[START]

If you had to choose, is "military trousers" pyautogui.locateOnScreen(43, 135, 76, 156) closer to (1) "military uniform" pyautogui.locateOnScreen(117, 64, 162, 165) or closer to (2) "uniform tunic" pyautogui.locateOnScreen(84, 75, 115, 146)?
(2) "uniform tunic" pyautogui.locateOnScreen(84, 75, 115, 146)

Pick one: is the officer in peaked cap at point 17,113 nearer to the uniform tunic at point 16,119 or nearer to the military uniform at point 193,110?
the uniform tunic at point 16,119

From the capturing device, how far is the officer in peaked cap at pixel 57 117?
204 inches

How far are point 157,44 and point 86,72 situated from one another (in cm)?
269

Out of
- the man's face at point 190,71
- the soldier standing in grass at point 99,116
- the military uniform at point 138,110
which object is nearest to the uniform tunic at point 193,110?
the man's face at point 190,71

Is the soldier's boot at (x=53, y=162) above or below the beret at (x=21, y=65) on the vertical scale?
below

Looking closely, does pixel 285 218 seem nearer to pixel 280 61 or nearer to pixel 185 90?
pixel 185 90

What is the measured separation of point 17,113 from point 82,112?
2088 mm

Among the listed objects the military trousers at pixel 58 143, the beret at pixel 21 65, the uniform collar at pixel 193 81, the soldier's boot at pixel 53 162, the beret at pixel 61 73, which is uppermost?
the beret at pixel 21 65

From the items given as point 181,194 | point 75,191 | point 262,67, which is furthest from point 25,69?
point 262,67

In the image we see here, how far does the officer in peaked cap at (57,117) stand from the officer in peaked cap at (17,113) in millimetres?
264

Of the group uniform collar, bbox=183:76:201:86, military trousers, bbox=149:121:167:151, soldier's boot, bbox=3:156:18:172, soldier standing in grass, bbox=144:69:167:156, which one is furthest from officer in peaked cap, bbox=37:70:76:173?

[END]

→ GIVEN PROBLEM
Type the whole listing again, unaltered.

→ FULL RESPONSE
If you had to choose, is "military trousers" pyautogui.locateOnScreen(43, 135, 76, 156) closer to (1) "military uniform" pyautogui.locateOnScreen(117, 64, 162, 165) or closer to (2) "uniform tunic" pyautogui.locateOnScreen(84, 75, 115, 146)?
(2) "uniform tunic" pyautogui.locateOnScreen(84, 75, 115, 146)

Pick one: is the officer in peaked cap at point 17,113 nearer to the uniform tunic at point 16,119 or nearer to the military uniform at point 193,110?
the uniform tunic at point 16,119

From the capturing device, how far is the officer in peaked cap at pixel 57 117?
204 inches

How far are point 157,44 and point 86,72 situated from one another (in cm)?
269

Out of
- the man's face at point 190,71
- the soldier standing in grass at point 99,116
- the military uniform at point 138,110
which object is nearest to the uniform tunic at point 193,110?
the man's face at point 190,71

Is the soldier's boot at (x=53, y=162) above or below the beret at (x=21, y=65) on the vertical scale?
below

Looking closely, does pixel 285 218 seem nearer to pixel 280 61 or nearer to pixel 185 90?
pixel 185 90

What is the measured separation of point 17,113 from point 82,112?
2088 mm

Among the listed objects the military trousers at pixel 58 143, the beret at pixel 21 65, the uniform collar at pixel 193 81, the soldier's boot at pixel 53 162, the beret at pixel 61 73, which is uppermost?
the beret at pixel 21 65

From the items given as point 181,194 | point 75,191 | point 262,67, which is furthest from point 25,69?
point 262,67

In the image we see here, how far does the officer in peaked cap at (57,117) stand from the officer in peaked cap at (17,113) in millimetres?
264

Of the group uniform collar, bbox=183:76:201:86, military trousers, bbox=149:121:167:151, soldier's boot, bbox=3:156:18:172, soldier standing in grass, bbox=144:69:167:156, which one is furthest from officer in peaked cap, bbox=37:70:76:173?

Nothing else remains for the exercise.